The data profile will not tell a story to us. We need to look carefully at the numbers and together with an understanding of the data we should develop some insights. It often helps to review the data profile with someone who is closely connected to the data. In a recent analysis of purchasing card transactions (see Chapter 18), I questioned why the largest dollar category had the highest number of transactions (the usual pattern is for high dollar amounts to occur less frequently than low dollar amounts). It turned out that their data profile range of $5,000 and higher referred not to single transactions above $5,000 but to cardholders with monthly purchases in excess of $5,000. After the data profile the next two tests are the data histogram and the periodic graph.

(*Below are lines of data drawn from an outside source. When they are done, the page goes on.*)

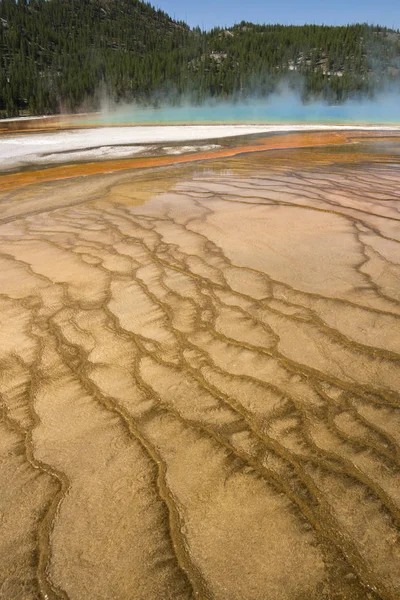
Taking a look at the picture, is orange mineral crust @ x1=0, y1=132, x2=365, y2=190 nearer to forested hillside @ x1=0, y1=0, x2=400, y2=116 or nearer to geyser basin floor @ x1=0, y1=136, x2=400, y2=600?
geyser basin floor @ x1=0, y1=136, x2=400, y2=600

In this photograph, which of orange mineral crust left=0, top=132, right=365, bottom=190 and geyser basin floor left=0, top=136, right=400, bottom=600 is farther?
orange mineral crust left=0, top=132, right=365, bottom=190

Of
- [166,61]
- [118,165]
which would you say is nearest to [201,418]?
[118,165]

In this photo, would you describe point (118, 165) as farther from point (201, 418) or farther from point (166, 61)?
point (166, 61)

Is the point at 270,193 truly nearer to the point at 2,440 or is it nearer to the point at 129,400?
the point at 129,400

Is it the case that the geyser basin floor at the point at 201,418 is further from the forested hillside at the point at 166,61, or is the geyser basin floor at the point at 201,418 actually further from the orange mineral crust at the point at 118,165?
the forested hillside at the point at 166,61

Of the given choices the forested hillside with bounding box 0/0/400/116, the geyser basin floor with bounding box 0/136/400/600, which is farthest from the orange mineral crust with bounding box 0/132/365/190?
the forested hillside with bounding box 0/0/400/116

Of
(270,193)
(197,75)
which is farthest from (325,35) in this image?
→ (270,193)

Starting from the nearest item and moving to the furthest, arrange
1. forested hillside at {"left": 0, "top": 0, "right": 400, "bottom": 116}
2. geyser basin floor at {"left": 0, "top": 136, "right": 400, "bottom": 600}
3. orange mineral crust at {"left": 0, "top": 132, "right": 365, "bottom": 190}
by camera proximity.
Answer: geyser basin floor at {"left": 0, "top": 136, "right": 400, "bottom": 600} → orange mineral crust at {"left": 0, "top": 132, "right": 365, "bottom": 190} → forested hillside at {"left": 0, "top": 0, "right": 400, "bottom": 116}
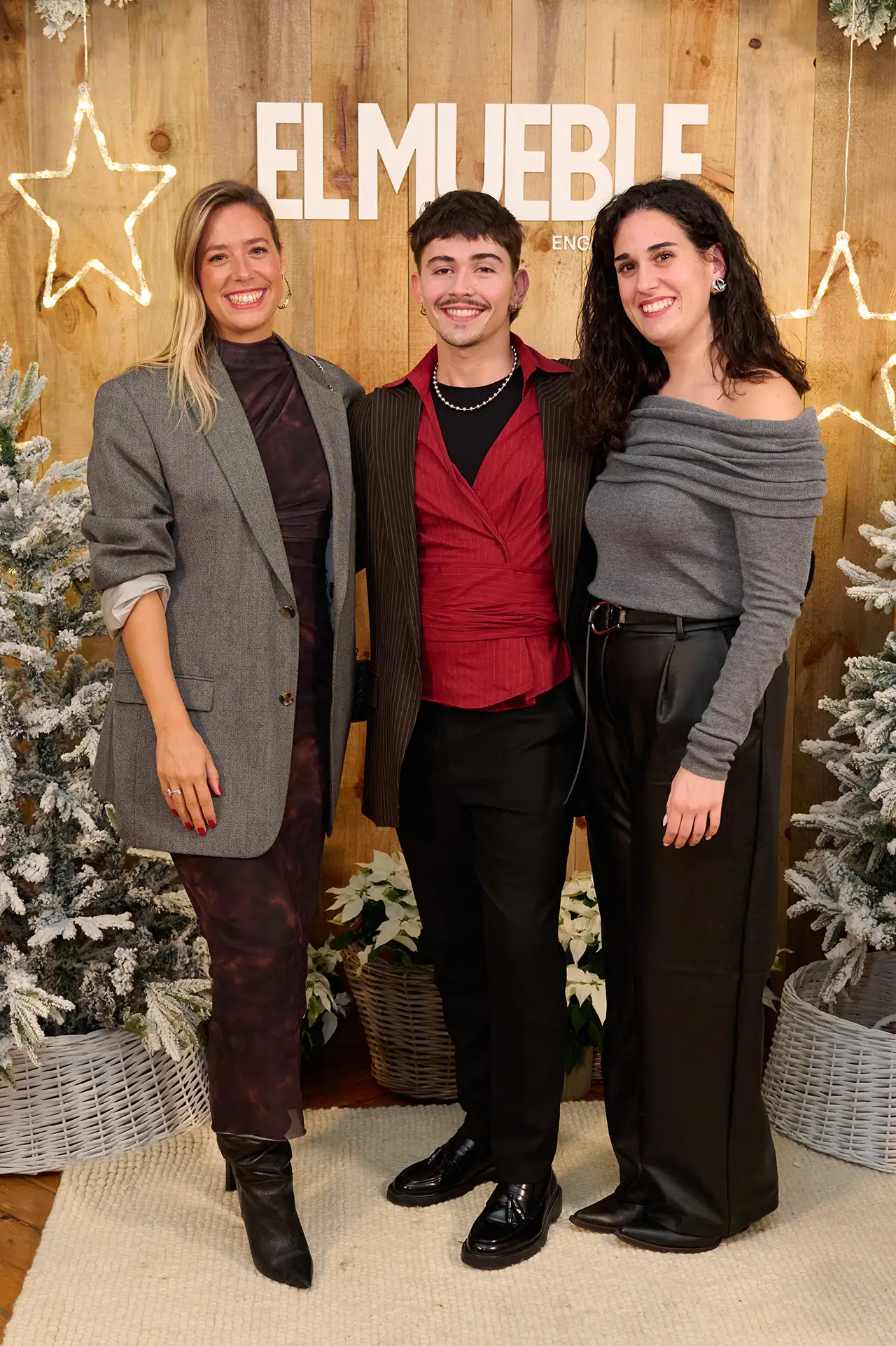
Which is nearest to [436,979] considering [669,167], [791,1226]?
[791,1226]

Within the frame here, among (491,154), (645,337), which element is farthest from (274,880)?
(491,154)

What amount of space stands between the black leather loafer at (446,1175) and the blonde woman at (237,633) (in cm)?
27

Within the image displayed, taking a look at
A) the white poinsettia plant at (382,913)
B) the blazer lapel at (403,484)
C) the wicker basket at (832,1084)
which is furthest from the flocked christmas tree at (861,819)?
the blazer lapel at (403,484)

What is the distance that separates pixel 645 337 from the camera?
2051 mm

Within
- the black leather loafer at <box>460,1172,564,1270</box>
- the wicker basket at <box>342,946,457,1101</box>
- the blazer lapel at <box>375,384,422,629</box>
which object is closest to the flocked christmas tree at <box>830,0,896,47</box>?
the blazer lapel at <box>375,384,422,629</box>

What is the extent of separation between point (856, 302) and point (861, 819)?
1.18m

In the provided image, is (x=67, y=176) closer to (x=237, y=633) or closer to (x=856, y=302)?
(x=237, y=633)

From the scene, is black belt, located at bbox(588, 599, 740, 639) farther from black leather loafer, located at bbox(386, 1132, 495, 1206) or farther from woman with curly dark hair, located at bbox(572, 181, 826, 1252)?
black leather loafer, located at bbox(386, 1132, 495, 1206)

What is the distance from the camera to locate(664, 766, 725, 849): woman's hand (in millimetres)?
1906

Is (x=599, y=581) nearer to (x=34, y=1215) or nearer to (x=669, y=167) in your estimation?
(x=669, y=167)

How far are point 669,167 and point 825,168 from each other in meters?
0.35

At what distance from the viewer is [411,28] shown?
270 cm

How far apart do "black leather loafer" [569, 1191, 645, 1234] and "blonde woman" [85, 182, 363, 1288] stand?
0.48 meters

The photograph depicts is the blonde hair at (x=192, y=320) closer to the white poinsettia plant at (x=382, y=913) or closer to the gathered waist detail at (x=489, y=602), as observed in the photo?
the gathered waist detail at (x=489, y=602)
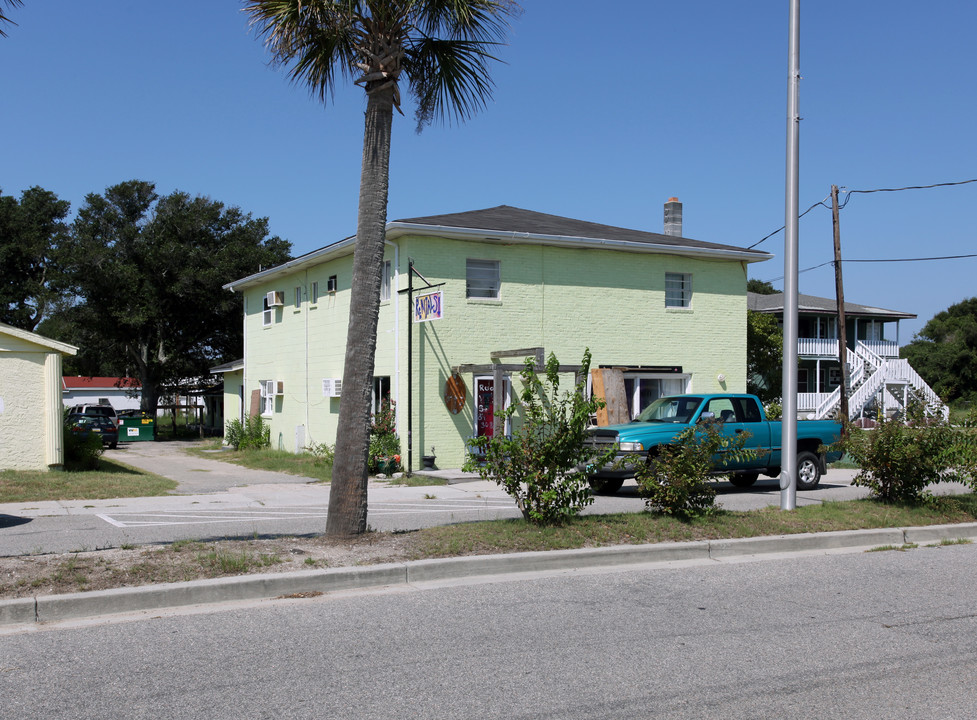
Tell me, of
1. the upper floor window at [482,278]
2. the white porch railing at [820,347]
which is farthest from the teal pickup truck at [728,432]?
the white porch railing at [820,347]

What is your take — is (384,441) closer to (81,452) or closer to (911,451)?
(81,452)

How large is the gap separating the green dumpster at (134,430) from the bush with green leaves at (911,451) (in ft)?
112

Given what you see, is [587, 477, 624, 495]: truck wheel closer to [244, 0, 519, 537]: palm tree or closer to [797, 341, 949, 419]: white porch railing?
[244, 0, 519, 537]: palm tree

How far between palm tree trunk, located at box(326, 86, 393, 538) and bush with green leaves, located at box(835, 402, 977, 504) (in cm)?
662

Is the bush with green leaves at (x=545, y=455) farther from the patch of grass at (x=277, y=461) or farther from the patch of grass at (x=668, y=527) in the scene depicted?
the patch of grass at (x=277, y=461)

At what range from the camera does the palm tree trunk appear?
9.16 m

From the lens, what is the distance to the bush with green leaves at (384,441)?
65.8 feet

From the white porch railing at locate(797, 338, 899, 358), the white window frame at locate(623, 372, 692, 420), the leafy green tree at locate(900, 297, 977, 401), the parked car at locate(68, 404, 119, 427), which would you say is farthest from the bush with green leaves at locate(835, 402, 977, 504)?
the leafy green tree at locate(900, 297, 977, 401)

A data histogram shows us the pattern of our data with respect to size and counts by showing us the shape of the distribution. The histogram tells us something more about the properties of our data. We get to know how many small numbers there are, how many in-between numbers there are, and how many large numbers there are. The data histogram is shown graphically, whereas the data profile is a numeric table. In statistical terms this test is called a descriptive statistic. Descriptive statistics are graphical and numerical measures that are used to summarize and interpret some of the properties of a data table.
The histogram itself is a graph made up of vertical bars constructed on a horizontal line (the x-axis) that is marked off with intervals (e.g., $0 to $50). These intervals should include all the amounts in the data set and should not overlap (e.g., $0 to $50, and $40 to $90 do overlap because $45 or $47 would fall into either interval). Each record (usually a transaction) should belong to one interval only. The height of each bar in the histogram indicates the number of records in the interval.
The number of intervals in the histogram is at the discretion of the investigator. Some books suggest 14–20 intervals if there are more than 5,000 records. It seems that 14–20 intervals will give a crowded histogram especially when current and prior year histograms are being compared side-by-side (see Chapter 9 for comparing current data to prior period data). My experience in forensic environments suggests that 10 intervals works well. Each interval should have a neat round number as the upper bound (e.g., $250, $500, or $750) and should preferably contain enough records so that at least a small bar is visible for every interval. No real insights are obtained from a histogram that has one or two intervals with many records (say 90 percent of all the records) and the remaining intervals have few records. The final (10th) interval should be for all amounts greater than the prior upper bound (for example, $450 and higher). This makes the final interval width much wider than those of the first nine intervals and this interval should therefore be clearly labeled. Statistics books generally want each histogram bar to represent an equal interval but if we do this with financial data we will get about 70 percent of the records in the first interval and about 20 percent of the records in the second interval, and bars that are barely visible in the remaining intervals. This is because financial data usually has many small numbers and only a few large numbers.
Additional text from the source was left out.